» Task material
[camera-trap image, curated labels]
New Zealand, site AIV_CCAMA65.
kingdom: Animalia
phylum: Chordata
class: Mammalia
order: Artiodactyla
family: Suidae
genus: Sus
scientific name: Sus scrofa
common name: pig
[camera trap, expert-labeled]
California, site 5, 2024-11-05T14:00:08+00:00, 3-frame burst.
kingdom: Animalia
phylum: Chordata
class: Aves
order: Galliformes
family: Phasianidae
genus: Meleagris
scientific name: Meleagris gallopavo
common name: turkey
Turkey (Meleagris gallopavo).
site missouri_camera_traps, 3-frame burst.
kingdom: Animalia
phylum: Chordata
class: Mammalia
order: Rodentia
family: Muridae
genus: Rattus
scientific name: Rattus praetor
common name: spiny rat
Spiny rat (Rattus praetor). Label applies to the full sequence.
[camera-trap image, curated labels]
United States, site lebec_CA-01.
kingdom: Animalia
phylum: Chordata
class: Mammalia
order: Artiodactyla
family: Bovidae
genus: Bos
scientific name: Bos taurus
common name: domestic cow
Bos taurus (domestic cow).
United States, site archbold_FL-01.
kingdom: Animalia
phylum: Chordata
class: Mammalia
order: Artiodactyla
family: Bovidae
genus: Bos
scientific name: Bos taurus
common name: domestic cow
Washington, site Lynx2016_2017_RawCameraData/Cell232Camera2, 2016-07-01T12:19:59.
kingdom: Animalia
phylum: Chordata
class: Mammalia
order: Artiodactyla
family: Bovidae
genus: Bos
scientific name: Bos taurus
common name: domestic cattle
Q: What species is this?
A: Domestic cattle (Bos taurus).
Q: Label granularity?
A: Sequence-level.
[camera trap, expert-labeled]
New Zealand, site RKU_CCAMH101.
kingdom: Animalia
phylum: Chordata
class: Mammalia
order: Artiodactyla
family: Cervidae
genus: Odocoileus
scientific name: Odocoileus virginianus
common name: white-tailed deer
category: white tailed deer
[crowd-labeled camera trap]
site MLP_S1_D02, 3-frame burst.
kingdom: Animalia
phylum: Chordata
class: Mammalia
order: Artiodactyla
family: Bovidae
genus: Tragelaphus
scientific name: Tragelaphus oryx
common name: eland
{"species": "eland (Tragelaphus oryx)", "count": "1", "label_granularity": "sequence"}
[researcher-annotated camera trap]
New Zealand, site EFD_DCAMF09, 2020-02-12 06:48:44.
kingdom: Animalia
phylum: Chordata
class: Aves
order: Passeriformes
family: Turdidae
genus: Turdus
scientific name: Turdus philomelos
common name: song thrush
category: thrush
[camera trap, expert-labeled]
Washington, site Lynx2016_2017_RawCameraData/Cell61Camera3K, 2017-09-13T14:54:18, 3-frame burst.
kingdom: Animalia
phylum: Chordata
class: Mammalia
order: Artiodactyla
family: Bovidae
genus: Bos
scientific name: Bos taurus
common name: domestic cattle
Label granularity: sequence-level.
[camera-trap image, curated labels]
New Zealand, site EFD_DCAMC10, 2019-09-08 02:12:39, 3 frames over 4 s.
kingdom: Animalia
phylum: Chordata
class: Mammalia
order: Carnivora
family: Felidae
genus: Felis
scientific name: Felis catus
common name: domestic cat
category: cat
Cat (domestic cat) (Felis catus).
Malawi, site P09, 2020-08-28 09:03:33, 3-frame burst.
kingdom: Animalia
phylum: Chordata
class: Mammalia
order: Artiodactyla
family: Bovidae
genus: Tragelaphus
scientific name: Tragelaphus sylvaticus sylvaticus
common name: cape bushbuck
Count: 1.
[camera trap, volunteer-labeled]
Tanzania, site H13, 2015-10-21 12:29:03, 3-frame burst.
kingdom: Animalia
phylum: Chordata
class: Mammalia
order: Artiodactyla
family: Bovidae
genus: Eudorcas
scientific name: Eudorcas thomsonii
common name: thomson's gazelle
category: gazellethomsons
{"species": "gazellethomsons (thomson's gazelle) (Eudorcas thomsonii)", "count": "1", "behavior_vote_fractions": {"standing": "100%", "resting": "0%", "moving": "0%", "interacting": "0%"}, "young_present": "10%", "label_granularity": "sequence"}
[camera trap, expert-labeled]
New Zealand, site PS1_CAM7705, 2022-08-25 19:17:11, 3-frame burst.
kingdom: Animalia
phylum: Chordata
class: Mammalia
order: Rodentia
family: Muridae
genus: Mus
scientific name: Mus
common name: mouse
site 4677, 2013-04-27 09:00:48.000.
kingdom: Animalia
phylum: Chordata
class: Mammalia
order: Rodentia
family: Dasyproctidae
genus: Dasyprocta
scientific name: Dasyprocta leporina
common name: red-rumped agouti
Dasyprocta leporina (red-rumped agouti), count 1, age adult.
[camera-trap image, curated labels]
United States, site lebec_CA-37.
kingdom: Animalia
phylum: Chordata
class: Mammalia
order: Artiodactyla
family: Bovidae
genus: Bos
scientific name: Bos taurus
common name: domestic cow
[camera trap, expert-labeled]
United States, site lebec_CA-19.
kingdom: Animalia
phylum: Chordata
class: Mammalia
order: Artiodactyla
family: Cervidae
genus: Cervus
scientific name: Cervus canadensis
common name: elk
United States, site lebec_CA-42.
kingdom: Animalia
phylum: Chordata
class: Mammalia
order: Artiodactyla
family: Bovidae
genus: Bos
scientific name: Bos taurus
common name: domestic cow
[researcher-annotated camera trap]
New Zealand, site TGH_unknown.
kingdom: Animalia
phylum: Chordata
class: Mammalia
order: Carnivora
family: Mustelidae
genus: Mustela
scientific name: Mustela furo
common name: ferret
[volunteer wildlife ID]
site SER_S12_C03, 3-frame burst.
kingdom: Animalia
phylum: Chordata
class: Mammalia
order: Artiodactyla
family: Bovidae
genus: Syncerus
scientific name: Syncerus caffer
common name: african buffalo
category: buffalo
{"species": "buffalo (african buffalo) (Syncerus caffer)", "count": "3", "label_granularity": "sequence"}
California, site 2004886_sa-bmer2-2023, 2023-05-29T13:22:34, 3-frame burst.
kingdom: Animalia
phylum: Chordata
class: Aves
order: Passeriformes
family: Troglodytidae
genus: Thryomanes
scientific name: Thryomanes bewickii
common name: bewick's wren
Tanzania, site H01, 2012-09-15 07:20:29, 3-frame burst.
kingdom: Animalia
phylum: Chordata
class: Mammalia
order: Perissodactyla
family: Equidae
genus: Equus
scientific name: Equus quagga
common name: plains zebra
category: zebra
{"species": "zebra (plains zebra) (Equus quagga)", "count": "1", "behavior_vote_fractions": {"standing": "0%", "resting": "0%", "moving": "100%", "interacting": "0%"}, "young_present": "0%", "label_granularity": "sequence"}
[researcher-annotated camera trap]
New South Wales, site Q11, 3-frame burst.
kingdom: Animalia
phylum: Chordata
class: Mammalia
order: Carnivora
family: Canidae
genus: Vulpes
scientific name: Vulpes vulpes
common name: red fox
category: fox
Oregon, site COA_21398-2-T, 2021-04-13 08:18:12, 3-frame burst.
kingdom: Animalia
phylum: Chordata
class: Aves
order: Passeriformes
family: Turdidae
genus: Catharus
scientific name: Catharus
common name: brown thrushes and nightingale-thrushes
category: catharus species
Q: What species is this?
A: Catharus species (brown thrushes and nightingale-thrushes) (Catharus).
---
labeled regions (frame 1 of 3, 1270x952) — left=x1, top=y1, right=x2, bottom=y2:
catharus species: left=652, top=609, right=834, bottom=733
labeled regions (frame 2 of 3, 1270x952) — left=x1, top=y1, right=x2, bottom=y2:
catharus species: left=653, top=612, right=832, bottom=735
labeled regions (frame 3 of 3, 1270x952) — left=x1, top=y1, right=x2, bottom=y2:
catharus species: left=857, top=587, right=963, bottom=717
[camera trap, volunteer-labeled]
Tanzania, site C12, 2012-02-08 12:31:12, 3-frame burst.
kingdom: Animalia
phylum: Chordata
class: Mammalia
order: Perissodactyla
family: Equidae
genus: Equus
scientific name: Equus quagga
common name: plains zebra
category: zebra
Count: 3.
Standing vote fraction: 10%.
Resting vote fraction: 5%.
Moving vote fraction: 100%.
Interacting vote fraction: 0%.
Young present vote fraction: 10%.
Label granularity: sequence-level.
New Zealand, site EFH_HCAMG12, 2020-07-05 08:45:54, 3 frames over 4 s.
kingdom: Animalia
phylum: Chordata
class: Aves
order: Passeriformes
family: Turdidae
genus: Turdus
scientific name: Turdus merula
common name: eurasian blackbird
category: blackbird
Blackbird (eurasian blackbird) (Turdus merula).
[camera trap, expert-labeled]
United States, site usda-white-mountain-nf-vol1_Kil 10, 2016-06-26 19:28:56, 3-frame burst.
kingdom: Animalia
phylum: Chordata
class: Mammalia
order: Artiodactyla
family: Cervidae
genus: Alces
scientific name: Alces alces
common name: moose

» Aim of the task
Filter the entries down to the lines that include the string "eland".

» Solution for this exercise
common name: eland
{"species": "eland (Tragelaphus oryx)", "count": "1", "label_granularity": "sequence"}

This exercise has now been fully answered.